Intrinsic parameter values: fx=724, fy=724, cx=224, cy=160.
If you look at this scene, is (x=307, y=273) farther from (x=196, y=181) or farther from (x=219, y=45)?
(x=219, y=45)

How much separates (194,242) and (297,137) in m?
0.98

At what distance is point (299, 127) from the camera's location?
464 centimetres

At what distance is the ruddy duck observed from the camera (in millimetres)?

= = = =

(What the exercise asks)
Can you revise the items so that every "farther" becomes "further" and nothing else changes?

(Task output)
Intrinsic parameter values: fx=724, fy=724, cx=224, cy=160.
If you look at this scene, is (x=307, y=273) further from (x=196, y=181) or further from (x=219, y=45)?
(x=219, y=45)

How much separates (194,242) and (297,137) in m?
0.98

At what distance is point (299, 127) from the camera's location?
464 centimetres

At what distance is the ruddy duck observed from the camera (in millimetres)?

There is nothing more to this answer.